FWIW, this is my first venture into kernels, and I've made a lot of mistakes. In fact, this project is on the fourth rewrite and its followers are desperately trying to convince me to leave the known cruft in place in favor of a more timely release. I would love to hear your feedback, though, because I want to polish this as much as possible in the future.


    The debugging described by this blog post took approximately three weeks.
I now have a new standard for "hard to debug" bugs.


Try 30 years, while being attacked by some of the best demo scene coders out there...

http://www.linusakesson.net/scene/safevsp/index.php

I found out about this from https://news.ycombinator.com/item?id=5314959 but the original article has disappeared. Although I think the one above I found via Google gives a reasonable account.

Also, the demo on youtube gives an explanation in the scrolling top line:

http://www.youtube.com/watch?v=vXcA4OWx0vo


From my experience demoscene coders are mainly software people (and they are amazingly knowledgeable at that), and while most of then likely understand how CPUs work at the logical level, won't be as familiar with the analogue nature of hardware and electronics.

The original article just moved here: http://www.pouet.net/prod.php?which=61024#c637759


This is my current champion:

https://github.com/django/django/commit/8a0fa75839

Took the better part of a year to finally understand, at which point the two-line fix was simple.


Would you mind producing a lil' write up?

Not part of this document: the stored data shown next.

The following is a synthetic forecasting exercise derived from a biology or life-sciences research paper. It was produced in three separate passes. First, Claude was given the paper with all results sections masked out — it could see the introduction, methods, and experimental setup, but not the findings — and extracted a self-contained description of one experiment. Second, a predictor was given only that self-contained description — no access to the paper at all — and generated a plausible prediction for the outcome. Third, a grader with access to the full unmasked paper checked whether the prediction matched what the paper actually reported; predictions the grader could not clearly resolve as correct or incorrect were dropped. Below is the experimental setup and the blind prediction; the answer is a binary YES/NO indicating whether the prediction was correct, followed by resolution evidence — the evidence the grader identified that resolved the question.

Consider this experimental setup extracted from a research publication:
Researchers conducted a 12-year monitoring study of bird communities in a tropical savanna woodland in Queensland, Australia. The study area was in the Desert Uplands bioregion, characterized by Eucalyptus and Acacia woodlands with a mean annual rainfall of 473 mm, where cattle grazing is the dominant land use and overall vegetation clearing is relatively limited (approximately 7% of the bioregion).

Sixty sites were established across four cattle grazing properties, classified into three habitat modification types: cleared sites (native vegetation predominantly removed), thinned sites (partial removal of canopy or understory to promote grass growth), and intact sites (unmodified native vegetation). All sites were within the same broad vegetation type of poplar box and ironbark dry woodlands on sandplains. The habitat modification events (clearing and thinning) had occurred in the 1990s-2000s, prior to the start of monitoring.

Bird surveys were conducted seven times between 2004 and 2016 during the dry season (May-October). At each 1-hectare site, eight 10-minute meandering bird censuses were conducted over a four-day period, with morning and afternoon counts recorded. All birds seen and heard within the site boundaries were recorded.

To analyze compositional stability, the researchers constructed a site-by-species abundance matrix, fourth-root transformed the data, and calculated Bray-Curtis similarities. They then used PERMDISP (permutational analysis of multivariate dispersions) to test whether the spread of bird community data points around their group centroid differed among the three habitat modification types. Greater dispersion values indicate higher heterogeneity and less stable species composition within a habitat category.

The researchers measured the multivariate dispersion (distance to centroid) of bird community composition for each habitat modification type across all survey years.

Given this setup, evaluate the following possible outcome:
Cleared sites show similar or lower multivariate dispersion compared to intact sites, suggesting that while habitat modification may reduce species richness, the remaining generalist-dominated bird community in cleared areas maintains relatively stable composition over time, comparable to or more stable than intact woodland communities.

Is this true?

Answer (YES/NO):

So, this was in the early, early days of Django with the old ORM and the old forms system (which went by the name of "manipulators"), though the bug persisted past the ORM rewrite, since it was actually in the forms system.

When a "manipulator" was creating or modifying an ORM model instance, it would need to figure out which fields from the model and, sometimes, which fields from related (via foreign-key or many-to-many relations) models to include.

For related models, the code would generate a dictionary, called "follow", listing the fields to, well, follow across the relation and include in the manipulator. The method "get_manipulator_fields()" on the class representing the related object would then iterate over its own fields, and if a field name turned up in the "follow" dictionary it would add that one to the under-construction list of fields for the manipulator.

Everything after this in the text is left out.